Plain Language Awards

Celebrate the stories of our clearest business communicators

Finalist: People’s Choice — Best Plain Language Communication

Justice Andrew Becroft,
Courts of New Zealand | Ngā Kōti o Aotearoa


Document

ORAL JUDGMENT OF BECROFT J [As to appeal of Interim Parenting Order] IN THE FORM OF A LETTER TO CLAUDE


Judges’ comments

The judges praised this document for its innovative approach. It reframes a formal legal judgment as a personal letter to a young person. The letter makes a complex decision accessible and understandable. The judges highlighted the exceptional empathy and communication skills shown by the author.

The document shows great respect for its reader. The author uses simple words and short, conversational sentences. The content is carefully chosen to show the young person he was listened to.

Including personal details, like the young person’s interest in sport, makes the letter engaging and shows the person he matters.

Overall, the judges found this document to be an impressive, human-centred example of plain language.

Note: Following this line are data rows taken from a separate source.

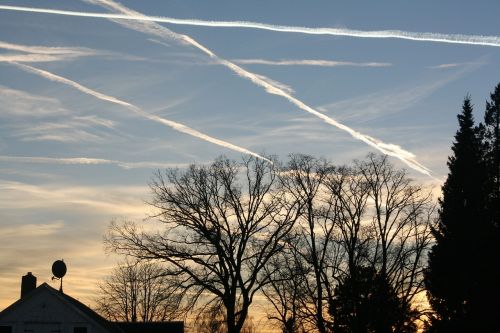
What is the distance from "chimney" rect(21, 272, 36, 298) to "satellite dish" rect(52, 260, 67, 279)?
7.42ft

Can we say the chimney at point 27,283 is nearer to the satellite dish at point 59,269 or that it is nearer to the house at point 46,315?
the satellite dish at point 59,269

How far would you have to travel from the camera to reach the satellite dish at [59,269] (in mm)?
61469

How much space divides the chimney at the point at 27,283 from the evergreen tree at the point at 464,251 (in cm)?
3284

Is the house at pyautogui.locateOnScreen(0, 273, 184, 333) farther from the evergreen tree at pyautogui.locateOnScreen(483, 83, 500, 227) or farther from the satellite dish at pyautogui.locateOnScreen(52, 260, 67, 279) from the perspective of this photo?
the evergreen tree at pyautogui.locateOnScreen(483, 83, 500, 227)

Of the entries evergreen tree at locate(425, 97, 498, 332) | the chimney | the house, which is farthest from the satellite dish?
evergreen tree at locate(425, 97, 498, 332)

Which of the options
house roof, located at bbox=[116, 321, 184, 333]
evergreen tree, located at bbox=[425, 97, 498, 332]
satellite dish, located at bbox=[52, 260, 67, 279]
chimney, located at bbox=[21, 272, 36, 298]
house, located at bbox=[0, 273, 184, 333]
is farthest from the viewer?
house roof, located at bbox=[116, 321, 184, 333]

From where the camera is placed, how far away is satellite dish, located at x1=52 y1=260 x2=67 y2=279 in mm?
61469

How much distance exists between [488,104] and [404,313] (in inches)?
745

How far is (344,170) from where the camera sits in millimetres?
55125

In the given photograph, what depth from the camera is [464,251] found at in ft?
173

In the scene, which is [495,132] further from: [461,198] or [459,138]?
[461,198]

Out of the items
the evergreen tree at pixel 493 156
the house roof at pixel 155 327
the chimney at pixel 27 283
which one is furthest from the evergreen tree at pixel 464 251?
the chimney at pixel 27 283

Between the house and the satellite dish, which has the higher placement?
the satellite dish

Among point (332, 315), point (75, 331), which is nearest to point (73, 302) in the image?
point (75, 331)
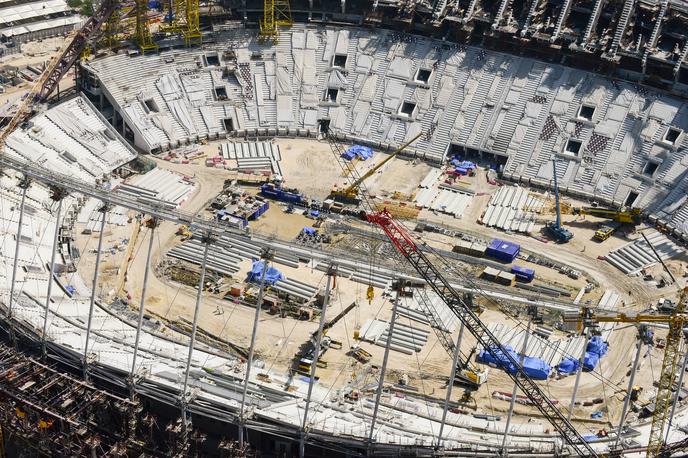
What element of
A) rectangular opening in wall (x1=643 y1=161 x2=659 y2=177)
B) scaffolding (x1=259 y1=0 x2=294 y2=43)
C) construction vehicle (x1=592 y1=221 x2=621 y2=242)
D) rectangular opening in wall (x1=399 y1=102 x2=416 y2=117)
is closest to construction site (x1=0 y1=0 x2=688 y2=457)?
rectangular opening in wall (x1=643 y1=161 x2=659 y2=177)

The warm and friendly tone is perfectly balanced with professionalism. The author speaks directly to the reader as a person, not a case number. This letter is a powerful example of how clear communication can support and respect people during a difficult time.


Media statement

Justice Becroft is honoured that his judgment has been recognised in the Plain Language Awards.

Justice Becroft’s letter to “Claude” is one of nearly 4,000 judgments the High Court has released to date this year.  Each of these judgments has a lot of work to do.  A judgment must explain what has happened in order for the situation to come before the court. It must explain the issues between the parties, and how the relevant law applies to the situation. The judge must make a decision and, crucially, give reasons for that decision.

Reasons are important in many ways – they help the people involved to feel that they had a fair hearing, and that the judge understood their point of view and took that into account. For the wider public, reasons show that the judge did not make an arbitrary decision – that they followed a process, and applied the law to the facts in a way that can be scrutinised. Reasons also mean that if a decision is appealed in a higher court, that court has a record of how the first judge arrived at their decision.

Judges strive to write this in a way that makes sense to everyone who may read the judgment –the people whose lives are directly affected by the outcome, the public reading about the decision, and the judge in an appeal court. After delivering their judgments, judges do not comment on them.  Judges speak through their judgments.  This is to protect judicial impartiality, uphold the principle of judicial independence and maintain public confidence in the justice system.  Once a judgment has been delivered, it is accordingly the official and complete record of the judge’s decision and reasoning.

Judgments from the senior courts are published on the Courts of NZ website, or Judicial Decisions Online.